— Start of AVAILABLE RECORDS —
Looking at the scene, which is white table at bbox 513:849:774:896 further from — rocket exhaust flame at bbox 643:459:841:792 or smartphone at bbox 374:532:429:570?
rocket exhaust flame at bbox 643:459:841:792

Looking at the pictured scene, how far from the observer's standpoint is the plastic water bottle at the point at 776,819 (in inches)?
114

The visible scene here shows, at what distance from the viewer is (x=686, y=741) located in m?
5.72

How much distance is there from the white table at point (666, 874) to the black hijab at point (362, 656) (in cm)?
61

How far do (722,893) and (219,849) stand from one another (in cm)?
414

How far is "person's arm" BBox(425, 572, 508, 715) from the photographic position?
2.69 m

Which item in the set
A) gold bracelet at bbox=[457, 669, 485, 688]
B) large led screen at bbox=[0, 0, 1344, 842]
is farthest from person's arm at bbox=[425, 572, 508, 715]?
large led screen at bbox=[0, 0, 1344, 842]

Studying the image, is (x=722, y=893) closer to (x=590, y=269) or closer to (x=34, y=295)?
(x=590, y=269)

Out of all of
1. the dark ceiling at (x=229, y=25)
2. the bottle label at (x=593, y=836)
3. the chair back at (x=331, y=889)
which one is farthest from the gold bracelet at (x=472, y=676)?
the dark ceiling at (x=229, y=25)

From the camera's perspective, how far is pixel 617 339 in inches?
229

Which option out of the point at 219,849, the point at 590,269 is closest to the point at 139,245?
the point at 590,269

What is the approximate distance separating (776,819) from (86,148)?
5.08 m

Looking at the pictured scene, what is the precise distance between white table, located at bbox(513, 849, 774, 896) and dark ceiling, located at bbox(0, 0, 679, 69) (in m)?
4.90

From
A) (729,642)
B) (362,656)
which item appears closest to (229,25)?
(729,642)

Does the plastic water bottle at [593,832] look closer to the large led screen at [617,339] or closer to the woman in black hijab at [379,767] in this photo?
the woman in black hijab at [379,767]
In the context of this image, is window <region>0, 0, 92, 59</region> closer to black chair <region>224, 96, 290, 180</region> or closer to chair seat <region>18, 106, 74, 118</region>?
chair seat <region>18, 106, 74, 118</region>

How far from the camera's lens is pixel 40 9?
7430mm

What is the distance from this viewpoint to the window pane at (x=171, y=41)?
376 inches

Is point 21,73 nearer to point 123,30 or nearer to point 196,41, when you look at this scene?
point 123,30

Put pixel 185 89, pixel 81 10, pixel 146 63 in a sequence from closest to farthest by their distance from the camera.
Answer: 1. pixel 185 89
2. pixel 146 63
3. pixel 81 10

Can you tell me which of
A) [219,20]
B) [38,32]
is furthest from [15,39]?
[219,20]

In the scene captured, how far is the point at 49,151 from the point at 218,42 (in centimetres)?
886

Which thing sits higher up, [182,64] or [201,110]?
— End of AVAILABLE RECORDS —
● **TASK GOAL**
Change "white table" to "wooden desk" throughout the entries above and write them out again, leaving every other word untouched.

● **SOLUTION BELOW**
Looking at the scene, which is wooden desk at bbox 513:849:774:896 further from — rocket exhaust flame at bbox 643:459:841:792 or smartphone at bbox 374:532:429:570?
rocket exhaust flame at bbox 643:459:841:792

Looking at the pictured scene, how far from the observer's standpoint is the plastic water bottle at the point at 776,819 (in inches)?
114

The visible scene here shows, at what distance from the viewer is (x=686, y=741) located in m?
5.72

How much distance is there from the wooden desk at point (666, 874) to the black hijab at point (362, 656) (in cm)?
61

How far do (722,893) and (219,849) stand from one another (in cm)?
414

How far is "person's arm" BBox(425, 572, 508, 715) from the photographic position?
2.69 m

Which item in the set
A) gold bracelet at bbox=[457, 669, 485, 688]
B) large led screen at bbox=[0, 0, 1344, 842]
is farthest from person's arm at bbox=[425, 572, 508, 715]?
large led screen at bbox=[0, 0, 1344, 842]

Studying the image, is (x=722, y=893) closer to (x=590, y=269) or closer to (x=34, y=295)?
(x=590, y=269)

Out of all of
1. the dark ceiling at (x=229, y=25)
2. the bottle label at (x=593, y=836)
3. the chair back at (x=331, y=889)
which one is farthest from the gold bracelet at (x=472, y=676)?
the dark ceiling at (x=229, y=25)

From the camera's perspective, how far is pixel 617 339 in inches?
229

Which option out of the point at 219,849, the point at 590,269 is closest to the point at 139,245?
the point at 590,269

What is the approximate distance separating (776,819) from (86,148)?
5.08 m

Looking at the pictured scene, what is the precise distance between wooden desk, located at bbox(513, 849, 774, 896) and dark ceiling, located at bbox(0, 0, 679, 69) (in m)?
4.90

From
A) (729,642)
B) (362,656)
which item appears closest to (229,25)?
(729,642)

Does the plastic water bottle at [593,832] look closer to the large led screen at [617,339] or closer to the woman in black hijab at [379,767] in this photo?
the woman in black hijab at [379,767]
In the context of this image, is window <region>0, 0, 92, 59</region> closer to black chair <region>224, 96, 290, 180</region> or closer to chair seat <region>18, 106, 74, 118</region>?
chair seat <region>18, 106, 74, 118</region>

How far from the camera's lens is pixel 40 9?
7430mm

What is the distance from this viewpoint to the window pane at (x=171, y=41)?
376 inches

Is point 21,73 nearer to point 123,30 or nearer to point 196,41, when you look at this scene?
point 123,30

Put pixel 185 89, pixel 81 10, pixel 146 63 in a sequence from closest to farthest by their distance from the camera.
Answer: 1. pixel 185 89
2. pixel 146 63
3. pixel 81 10

Can you tell me which of
A) [219,20]
B) [38,32]
is furthest from [15,39]?
[219,20]

In the scene captured, how far is the point at 49,151 from the point at 218,42 (in centimetres)?
886

Which thing sits higher up, [182,64] or [201,110]?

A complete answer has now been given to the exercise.